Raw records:
○ ○ ○ ○ ○ ○ ○

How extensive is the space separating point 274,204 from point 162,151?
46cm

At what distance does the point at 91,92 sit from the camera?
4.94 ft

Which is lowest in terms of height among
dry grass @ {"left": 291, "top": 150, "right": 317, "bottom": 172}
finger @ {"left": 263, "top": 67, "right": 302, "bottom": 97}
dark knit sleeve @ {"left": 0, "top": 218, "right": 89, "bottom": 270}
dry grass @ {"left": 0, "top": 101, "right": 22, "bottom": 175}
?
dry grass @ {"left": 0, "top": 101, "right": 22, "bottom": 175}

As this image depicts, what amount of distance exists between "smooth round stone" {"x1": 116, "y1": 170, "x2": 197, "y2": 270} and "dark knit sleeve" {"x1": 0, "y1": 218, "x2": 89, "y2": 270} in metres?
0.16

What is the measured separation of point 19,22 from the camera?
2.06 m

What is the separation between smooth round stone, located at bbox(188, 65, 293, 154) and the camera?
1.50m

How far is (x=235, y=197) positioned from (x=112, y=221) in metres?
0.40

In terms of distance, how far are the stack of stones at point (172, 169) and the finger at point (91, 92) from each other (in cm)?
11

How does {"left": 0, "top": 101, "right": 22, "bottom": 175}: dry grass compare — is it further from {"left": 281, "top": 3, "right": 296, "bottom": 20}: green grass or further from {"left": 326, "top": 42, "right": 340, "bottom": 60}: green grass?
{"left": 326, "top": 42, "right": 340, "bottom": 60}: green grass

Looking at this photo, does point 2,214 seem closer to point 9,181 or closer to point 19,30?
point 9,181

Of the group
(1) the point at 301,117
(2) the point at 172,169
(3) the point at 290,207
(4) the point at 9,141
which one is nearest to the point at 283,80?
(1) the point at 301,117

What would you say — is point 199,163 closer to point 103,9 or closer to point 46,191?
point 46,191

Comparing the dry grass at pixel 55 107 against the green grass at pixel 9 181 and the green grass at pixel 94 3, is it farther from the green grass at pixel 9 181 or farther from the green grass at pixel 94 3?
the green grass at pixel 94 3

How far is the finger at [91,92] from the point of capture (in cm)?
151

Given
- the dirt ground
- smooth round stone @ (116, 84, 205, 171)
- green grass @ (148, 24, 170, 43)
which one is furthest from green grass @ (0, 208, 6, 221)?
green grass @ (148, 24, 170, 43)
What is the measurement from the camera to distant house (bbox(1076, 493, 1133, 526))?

○ ○ ○ ○ ○ ○ ○

Can you update the lines above, putting "rounded pebble" wherever "smooth round stone" appears and leaving everything else unchanged?

_PROBLEM SOLUTION:_
How extensive is the space separating point 274,204 from point 162,151?
46cm

At what distance does the point at 91,92 sit from the camera?
4.94 ft

Which is lowest in terms of height among
dry grass @ {"left": 291, "top": 150, "right": 317, "bottom": 172}
finger @ {"left": 263, "top": 67, "right": 302, "bottom": 97}
dark knit sleeve @ {"left": 0, "top": 218, "right": 89, "bottom": 270}
dry grass @ {"left": 0, "top": 101, "right": 22, "bottom": 175}
?
dry grass @ {"left": 0, "top": 101, "right": 22, "bottom": 175}

As this image depicts, what amount of distance exists between "rounded pebble" {"x1": 116, "y1": 170, "x2": 197, "y2": 270} and "dark knit sleeve" {"x1": 0, "y1": 218, "x2": 89, "y2": 270} in metres?
0.16

What is the measured separation of point 19,22 from the camera?
2.06 m

What is the separation between rounded pebble, located at bbox(188, 65, 293, 154) and the camera?
1.50m

How far is (x=235, y=197) positioned from (x=112, y=221) in metres?
0.40

In terms of distance, how far are the stack of stones at point (172, 169) and the finger at point (91, 92) from each other (in cm)?
11

How does {"left": 0, "top": 101, "right": 22, "bottom": 175}: dry grass compare — is it further from {"left": 281, "top": 3, "right": 296, "bottom": 20}: green grass or further from {"left": 326, "top": 42, "right": 340, "bottom": 60}: green grass?
{"left": 326, "top": 42, "right": 340, "bottom": 60}: green grass

Looking at this photo, does point 2,214 seem closer to point 9,181 or closer to point 19,30?
point 9,181

Of the group
(1) the point at 301,117
(2) the point at 172,169
(3) the point at 290,207
(4) the point at 9,141
which one is nearest to the point at 283,80?
(1) the point at 301,117

What would you say — is point 199,163 closer to point 103,9 or closer to point 46,191?
point 46,191

Comparing the dry grass at pixel 55 107 against the green grass at pixel 9 181 and the green grass at pixel 94 3, is it farther from the green grass at pixel 9 181 or farther from the green grass at pixel 94 3?
the green grass at pixel 94 3

How far is the finger at [91,92] from the point of capture (in cm)?
151

Given
- the dirt ground
- rounded pebble @ (116, 84, 205, 171)
- green grass @ (148, 24, 170, 43)
which one is furthest from green grass @ (0, 208, 6, 221)?
green grass @ (148, 24, 170, 43)
What is the measurement from the camera to distant house (bbox(1076, 493, 1133, 526))?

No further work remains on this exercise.